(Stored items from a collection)

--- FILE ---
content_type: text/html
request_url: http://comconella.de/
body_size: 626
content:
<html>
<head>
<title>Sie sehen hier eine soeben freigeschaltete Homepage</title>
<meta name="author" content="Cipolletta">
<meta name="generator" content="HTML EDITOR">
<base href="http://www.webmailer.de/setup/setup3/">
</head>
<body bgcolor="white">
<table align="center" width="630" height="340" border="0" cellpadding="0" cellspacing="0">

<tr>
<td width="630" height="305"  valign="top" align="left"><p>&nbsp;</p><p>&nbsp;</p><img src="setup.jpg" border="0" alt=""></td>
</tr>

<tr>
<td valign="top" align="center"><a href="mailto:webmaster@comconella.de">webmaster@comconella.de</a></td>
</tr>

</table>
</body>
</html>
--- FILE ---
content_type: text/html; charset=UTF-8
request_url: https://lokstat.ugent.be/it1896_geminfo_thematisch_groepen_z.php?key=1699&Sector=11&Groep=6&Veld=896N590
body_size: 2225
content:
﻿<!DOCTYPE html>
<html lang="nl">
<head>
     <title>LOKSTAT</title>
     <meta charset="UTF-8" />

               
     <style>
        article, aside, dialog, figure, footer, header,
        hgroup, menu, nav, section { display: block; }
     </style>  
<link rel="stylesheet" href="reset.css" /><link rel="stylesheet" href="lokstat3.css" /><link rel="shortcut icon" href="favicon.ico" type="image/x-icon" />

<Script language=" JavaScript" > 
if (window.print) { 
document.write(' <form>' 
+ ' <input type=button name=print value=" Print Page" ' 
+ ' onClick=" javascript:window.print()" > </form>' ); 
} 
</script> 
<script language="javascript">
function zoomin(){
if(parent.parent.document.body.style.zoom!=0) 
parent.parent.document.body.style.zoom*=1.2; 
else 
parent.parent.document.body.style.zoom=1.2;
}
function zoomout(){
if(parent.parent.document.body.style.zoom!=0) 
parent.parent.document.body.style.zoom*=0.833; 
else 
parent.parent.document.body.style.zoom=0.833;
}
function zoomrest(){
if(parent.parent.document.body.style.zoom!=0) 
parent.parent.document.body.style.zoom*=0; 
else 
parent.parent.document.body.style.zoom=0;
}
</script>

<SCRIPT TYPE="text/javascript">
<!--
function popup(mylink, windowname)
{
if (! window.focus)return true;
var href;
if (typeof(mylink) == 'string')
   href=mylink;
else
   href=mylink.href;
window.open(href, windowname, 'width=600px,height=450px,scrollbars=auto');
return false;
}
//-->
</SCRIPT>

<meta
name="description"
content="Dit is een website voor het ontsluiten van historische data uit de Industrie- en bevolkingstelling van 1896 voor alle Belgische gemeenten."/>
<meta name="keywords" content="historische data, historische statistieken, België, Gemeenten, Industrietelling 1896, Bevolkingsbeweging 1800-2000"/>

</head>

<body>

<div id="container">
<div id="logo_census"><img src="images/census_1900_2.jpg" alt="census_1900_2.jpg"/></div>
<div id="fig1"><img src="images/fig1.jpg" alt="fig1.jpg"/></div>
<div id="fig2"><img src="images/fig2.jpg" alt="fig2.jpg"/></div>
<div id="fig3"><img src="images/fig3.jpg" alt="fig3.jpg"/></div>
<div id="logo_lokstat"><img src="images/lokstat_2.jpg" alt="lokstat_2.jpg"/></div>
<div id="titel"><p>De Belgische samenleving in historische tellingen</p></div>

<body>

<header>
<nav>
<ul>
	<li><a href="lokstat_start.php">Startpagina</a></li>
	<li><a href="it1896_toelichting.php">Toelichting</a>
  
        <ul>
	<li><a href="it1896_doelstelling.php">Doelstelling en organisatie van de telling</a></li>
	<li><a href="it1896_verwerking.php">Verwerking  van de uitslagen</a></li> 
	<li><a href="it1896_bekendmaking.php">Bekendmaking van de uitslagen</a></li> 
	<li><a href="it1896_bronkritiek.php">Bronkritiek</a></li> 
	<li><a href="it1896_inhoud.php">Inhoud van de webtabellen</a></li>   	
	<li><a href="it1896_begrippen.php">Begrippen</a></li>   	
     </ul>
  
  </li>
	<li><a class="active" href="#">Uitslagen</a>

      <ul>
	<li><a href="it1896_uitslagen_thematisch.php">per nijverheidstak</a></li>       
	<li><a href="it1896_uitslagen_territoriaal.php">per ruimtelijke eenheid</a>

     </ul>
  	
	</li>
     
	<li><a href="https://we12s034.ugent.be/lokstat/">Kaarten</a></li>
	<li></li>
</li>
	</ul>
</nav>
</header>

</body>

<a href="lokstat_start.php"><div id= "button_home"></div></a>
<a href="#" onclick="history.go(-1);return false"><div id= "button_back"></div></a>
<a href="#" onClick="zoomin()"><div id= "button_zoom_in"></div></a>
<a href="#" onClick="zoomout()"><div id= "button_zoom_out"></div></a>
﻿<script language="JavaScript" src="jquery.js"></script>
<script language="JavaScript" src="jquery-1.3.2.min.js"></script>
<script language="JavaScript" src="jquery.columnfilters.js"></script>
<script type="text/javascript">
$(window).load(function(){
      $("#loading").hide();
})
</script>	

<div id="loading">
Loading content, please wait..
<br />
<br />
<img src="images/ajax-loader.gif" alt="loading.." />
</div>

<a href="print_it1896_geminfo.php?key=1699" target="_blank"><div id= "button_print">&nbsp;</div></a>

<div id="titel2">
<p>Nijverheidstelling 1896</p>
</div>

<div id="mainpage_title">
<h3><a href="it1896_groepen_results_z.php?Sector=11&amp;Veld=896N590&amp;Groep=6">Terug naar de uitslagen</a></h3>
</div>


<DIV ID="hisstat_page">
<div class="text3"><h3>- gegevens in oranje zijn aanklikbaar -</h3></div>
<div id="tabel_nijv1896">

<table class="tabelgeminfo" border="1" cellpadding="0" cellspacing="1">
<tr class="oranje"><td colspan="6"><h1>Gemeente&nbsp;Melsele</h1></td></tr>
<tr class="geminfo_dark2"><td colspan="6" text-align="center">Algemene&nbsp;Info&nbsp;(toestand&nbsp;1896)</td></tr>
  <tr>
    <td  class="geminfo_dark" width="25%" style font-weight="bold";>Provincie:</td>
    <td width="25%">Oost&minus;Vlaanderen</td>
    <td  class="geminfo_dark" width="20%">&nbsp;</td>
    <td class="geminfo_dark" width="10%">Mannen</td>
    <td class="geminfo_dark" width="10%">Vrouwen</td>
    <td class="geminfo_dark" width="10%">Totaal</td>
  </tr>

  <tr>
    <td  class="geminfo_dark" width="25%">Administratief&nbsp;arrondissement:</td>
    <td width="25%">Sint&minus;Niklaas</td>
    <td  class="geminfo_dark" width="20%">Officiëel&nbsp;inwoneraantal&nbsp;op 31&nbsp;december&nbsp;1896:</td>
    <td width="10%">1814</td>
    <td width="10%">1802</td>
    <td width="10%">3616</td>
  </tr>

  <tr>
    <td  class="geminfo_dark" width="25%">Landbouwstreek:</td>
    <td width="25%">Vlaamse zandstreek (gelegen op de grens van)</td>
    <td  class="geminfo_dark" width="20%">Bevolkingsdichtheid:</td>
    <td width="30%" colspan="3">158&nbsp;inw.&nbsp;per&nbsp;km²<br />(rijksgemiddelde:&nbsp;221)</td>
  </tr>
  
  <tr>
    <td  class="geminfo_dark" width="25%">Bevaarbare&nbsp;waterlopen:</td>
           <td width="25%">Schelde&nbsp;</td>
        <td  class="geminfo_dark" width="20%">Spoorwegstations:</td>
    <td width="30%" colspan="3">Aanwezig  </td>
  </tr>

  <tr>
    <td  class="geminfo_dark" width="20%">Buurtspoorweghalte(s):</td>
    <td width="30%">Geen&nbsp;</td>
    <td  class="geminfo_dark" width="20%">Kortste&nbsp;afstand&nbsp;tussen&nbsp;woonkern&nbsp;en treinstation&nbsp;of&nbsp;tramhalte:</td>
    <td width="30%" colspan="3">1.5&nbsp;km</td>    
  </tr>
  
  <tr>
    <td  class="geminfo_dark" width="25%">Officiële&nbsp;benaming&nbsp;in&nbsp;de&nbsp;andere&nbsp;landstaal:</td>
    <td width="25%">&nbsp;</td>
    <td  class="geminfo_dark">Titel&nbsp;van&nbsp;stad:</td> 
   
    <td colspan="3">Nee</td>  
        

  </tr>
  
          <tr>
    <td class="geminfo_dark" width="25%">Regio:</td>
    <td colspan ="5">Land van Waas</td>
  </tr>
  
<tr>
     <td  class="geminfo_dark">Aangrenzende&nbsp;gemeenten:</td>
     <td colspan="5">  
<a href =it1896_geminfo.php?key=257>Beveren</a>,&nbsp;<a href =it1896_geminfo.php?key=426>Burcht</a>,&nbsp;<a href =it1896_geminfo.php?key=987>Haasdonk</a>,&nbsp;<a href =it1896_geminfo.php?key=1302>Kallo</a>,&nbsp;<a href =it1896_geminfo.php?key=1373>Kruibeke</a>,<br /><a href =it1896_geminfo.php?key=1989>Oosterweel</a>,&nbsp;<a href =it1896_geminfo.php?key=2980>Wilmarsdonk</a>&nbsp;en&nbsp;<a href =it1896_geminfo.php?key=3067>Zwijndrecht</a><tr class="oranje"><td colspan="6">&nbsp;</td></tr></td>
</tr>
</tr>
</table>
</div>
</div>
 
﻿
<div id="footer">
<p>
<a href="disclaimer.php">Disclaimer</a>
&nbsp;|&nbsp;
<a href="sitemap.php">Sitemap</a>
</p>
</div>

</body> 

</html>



**About this exercise**
Count how many lines in the entries above hold the word "border". Give that number by itself.

**Exercise result**
3